Mon père aimait voir le monde heureux. C'était les seules fois où La Mère venait à bord.
" Avec toutes les pépés, faut qu'j'aie l’œil. "
Elle disait cela en riant mais, au fond, je crois qu'elle le pensait sérieusement. Le Père n'était pas un coureur, et La Mère le savait bien, mais le dire et être là, ça enlevait les mauvaises pensées !
( p 87)
Il faut le manque pour apprécier le besoin.

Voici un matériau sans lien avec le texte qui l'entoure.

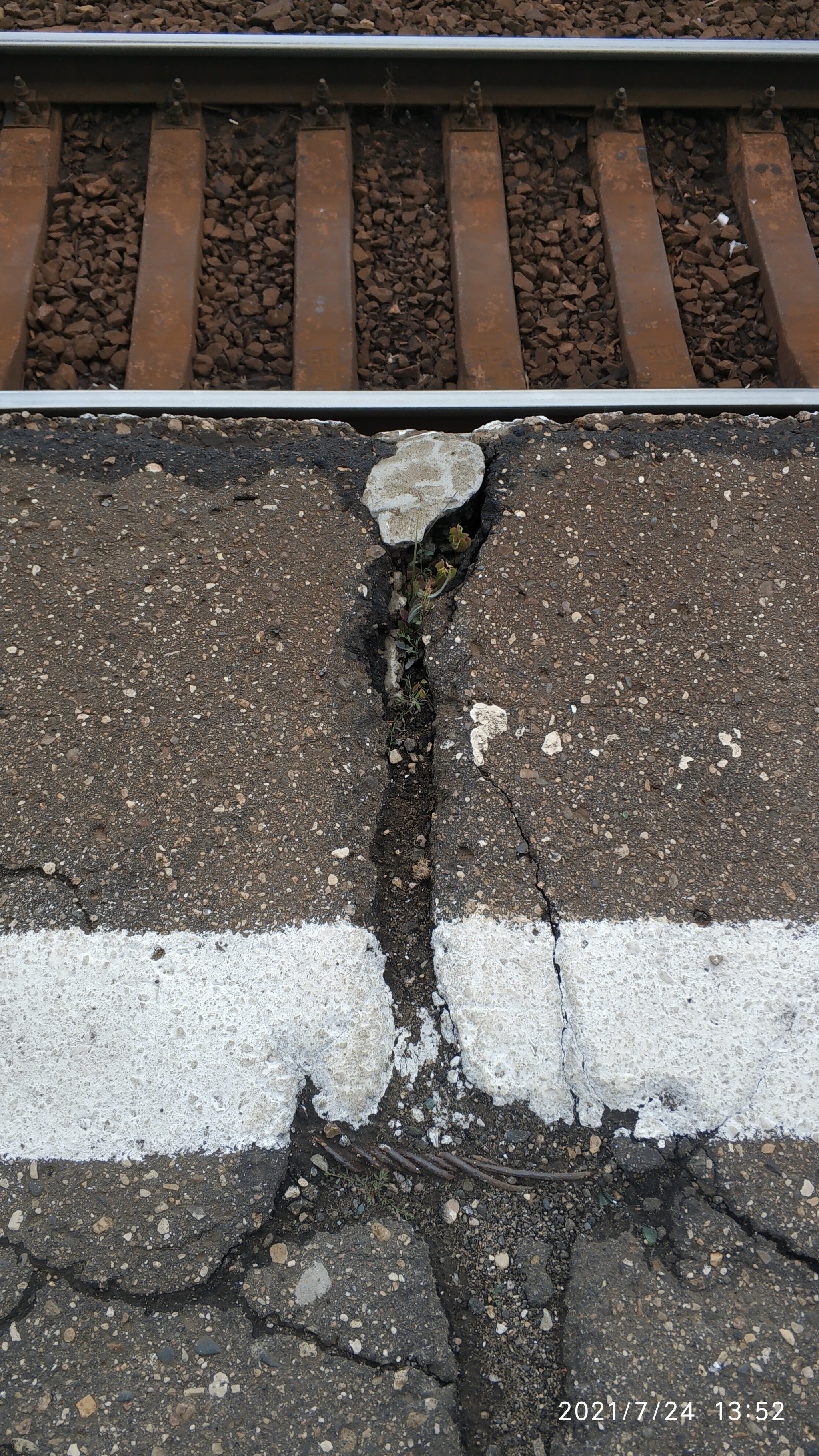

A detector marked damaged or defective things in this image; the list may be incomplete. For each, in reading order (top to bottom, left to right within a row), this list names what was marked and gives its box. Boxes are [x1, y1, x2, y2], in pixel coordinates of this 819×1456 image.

broken concrete slab [360, 434, 481, 547]
broken concrete slab [422, 419, 816, 1135]
cracked asphalt [0, 410, 810, 1456]
peeling white paint [0, 920, 396, 1159]
peeling white paint [428, 914, 816, 1141]
broken concrete slab [0, 1240, 29, 1322]
broken concrete slab [0, 1147, 287, 1298]
broken concrete slab [0, 1281, 460, 1450]
broken concrete slab [242, 1211, 460, 1380]
broken concrete slab [548, 1200, 816, 1450]
broken concrete slab [702, 1135, 816, 1264]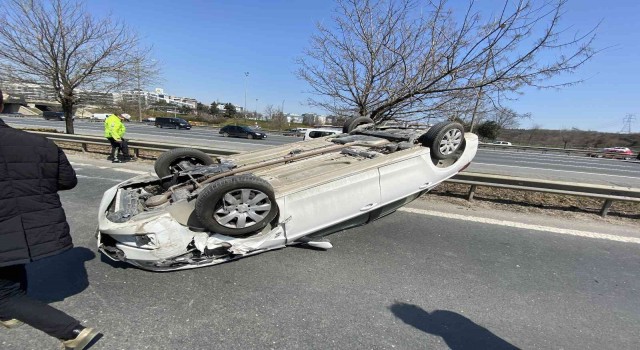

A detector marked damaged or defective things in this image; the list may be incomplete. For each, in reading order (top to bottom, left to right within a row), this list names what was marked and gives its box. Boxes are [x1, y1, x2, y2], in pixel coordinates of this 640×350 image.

Le Père, dans la cour, c’était l’attente de ma journée. Je rangeais mes affaires, j’attendais que la porte s’ouvre. Voir Le Père, l’entendre me remplissait de ce qui peut s’appeler la joie. (…) Très tôt, j’ai eu l’ambition de ressembler au Père, de faire la pêche comme lui. Je ne dirais pas que j’étais heureux, ces mots ne voulaient rien dire. J’étais Joseph, le fils du Grand Jules, le fils de Maman, Maman que j’appellerais bientôt La Mère, et dont je n’ai su le vrai prénom qu’après sa mort. (…) Jamais de grandes phrases, mais une telle présence.
Vivre, c'est être où l'on est, pleinement, être qui on est, sans tricherie
J’aurais dû comprendre que vivre le présent, ce n’est pas sans cesse se souvenir, espérer un lendemain différent de l’instant qu’on vit. Vivre, c’est être où l’on est, pleinement, être qui ont est, sans tricherie. Mais Le Père ne pensait pas à tout ça. Le Père, c’était Le Père, le Grand Jules, le seul à avoir vu le canot d’Eugène qui allait se faire éperonner.